The Olympic organizers pay for flying in the hundreds of horses competing in the Games. But in the Games’ most expensive sport, it's up to the athletes to cough up the money for grooms, animal feed, airport accommodation and vets for the horses.
"Our sports federation and our equestrian federation can't afford to give too much to the sport like some of the other federations do, so of course it's a huge expense for us personally to get here," the 32-year-old said.
In the end, she took the reins to get to Tokyo in an unconventional way. She cut back her team to one coach and one groom and did not bring a vet.
She also resorted to crowdfunding.
"We were really, really stressed about it and someone proposed to us to do a GoFundMe,” Scott-Legendre said. “We proposed 8,000 euros ($9,455) and we actually got there with worldwide support."
Equestrian sports are known for their high-society adherents, such as Queen Elizabeth's daughter Anne who competed for Britain at the 1976 Montreal Games. This year's Olympic competitors include Jessica Springsteen, singer Bruce Springsteen's daughter, who is representing the United States in show jumping.
Two horses of the Swedish team, who are also show jumping medals contenders, are owned by Charlotte Söderström, daughter of Stefan Persson, billionaire shareholder of fashion chain H&M.
Others, like British dressage superstar Charlotte Dujardin, have worked their way up from stable hand to become well-paid top athletes. But it can be a financial struggle.
The German Olympic committee for equestrian sports trains young riders so they can support themselves financially within five years. Julia Krajewski, the first woman to win individual eventing gold at the Tokyo Games, benefited from this program.
Riders typically do not own their horses, which may sell for five figures or higher depending on their level of training.
Many riders teach horse riding and train other people's animals and rely on prize money to help with the thousands of dollars for horse and equipment transport and accommodation.
"Most of the time we don't recover our expenses just to enter (an) event. So we rely on sponsors or owners.

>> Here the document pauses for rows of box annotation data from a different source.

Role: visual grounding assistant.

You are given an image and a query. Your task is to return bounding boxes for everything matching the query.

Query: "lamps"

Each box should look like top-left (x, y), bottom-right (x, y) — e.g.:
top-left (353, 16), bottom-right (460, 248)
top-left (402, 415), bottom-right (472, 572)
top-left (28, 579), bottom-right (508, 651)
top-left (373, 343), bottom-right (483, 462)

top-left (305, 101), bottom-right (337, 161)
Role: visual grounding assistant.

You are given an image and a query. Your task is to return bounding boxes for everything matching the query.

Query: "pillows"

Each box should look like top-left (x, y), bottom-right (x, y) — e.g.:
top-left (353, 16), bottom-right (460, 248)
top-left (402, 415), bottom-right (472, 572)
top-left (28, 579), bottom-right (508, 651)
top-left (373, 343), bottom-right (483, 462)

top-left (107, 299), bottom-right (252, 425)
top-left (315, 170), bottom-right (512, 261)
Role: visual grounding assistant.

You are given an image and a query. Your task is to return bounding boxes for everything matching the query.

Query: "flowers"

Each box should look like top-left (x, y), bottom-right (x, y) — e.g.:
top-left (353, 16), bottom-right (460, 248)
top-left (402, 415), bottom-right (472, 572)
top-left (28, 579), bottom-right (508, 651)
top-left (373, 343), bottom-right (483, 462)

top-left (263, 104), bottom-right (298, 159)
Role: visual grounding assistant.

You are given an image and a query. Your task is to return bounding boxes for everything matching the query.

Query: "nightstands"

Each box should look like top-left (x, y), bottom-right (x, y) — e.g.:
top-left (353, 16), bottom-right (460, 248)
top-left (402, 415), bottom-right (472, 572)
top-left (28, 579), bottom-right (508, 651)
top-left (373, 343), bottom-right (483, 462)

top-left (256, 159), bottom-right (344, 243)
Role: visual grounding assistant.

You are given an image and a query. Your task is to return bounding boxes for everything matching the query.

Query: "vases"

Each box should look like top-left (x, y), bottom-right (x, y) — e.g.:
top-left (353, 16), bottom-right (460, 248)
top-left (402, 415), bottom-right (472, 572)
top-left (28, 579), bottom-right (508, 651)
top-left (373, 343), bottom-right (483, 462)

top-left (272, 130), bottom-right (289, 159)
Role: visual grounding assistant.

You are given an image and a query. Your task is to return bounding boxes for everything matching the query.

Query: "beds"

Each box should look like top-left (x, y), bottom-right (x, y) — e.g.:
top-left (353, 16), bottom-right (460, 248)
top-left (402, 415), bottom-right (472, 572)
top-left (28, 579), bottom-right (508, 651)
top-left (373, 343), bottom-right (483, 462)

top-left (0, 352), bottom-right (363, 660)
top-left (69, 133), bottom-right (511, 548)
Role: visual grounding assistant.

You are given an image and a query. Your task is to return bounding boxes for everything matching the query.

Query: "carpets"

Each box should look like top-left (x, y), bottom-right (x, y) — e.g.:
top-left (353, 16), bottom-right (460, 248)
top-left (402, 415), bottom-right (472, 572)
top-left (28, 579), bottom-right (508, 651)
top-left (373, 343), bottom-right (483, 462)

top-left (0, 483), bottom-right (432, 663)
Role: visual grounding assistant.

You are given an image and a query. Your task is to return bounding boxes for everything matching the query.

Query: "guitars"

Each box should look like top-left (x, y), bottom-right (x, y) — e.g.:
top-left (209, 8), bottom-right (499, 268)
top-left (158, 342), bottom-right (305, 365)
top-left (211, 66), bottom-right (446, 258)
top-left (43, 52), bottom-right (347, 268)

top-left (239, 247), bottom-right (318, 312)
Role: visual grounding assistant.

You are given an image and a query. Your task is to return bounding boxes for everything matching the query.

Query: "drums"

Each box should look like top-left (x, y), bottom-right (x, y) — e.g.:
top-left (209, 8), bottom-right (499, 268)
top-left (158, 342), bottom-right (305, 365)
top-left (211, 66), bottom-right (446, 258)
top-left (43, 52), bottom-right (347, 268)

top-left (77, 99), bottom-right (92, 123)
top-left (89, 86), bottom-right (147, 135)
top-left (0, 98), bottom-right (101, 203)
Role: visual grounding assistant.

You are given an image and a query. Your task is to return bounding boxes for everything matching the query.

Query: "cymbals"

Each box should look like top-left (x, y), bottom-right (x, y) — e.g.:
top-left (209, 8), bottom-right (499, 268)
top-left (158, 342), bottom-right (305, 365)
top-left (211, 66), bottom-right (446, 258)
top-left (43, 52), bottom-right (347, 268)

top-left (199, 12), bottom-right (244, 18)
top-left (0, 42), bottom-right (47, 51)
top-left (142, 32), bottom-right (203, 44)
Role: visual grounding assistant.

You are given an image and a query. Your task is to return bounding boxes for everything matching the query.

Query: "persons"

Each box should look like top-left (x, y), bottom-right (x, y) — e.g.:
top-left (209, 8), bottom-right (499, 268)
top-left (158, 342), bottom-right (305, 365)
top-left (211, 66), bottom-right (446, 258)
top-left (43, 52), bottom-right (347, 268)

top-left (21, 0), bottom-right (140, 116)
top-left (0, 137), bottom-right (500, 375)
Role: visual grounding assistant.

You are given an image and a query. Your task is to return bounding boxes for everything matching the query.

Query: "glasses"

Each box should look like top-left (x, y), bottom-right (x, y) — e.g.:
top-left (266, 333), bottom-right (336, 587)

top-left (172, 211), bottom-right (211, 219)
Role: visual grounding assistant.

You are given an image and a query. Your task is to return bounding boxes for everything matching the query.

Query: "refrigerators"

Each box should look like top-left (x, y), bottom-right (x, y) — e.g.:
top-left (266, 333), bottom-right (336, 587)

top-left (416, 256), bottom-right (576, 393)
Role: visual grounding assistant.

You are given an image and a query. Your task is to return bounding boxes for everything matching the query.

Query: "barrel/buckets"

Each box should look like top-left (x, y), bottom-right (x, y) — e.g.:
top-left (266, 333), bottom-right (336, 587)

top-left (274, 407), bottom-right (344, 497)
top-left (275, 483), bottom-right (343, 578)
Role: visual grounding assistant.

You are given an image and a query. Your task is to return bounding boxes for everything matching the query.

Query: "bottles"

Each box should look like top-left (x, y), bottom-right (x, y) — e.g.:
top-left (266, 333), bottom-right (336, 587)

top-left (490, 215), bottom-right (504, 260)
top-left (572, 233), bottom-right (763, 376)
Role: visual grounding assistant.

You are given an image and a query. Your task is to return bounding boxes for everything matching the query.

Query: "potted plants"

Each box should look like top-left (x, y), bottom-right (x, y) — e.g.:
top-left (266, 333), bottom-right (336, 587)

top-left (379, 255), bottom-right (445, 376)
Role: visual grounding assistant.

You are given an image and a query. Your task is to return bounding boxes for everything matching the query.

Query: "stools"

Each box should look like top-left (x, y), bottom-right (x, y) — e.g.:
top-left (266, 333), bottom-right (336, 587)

And being a smaller nation I really battle to get both of those," Scott-Legendre said.
For some, a lucrative day job is the answer. Argentinian show jumper Jose Maria Larocca is a top oil trader at global commodities giant Trafigura and owns three of the four horses his country is competing with in Tokyo.
"I need the job to be able to help me support my sport. Argentina is a little bit removed from the center of the sport that is in Europe, it's not so easy to get horses and it would be a bit harder [without my job]," he said.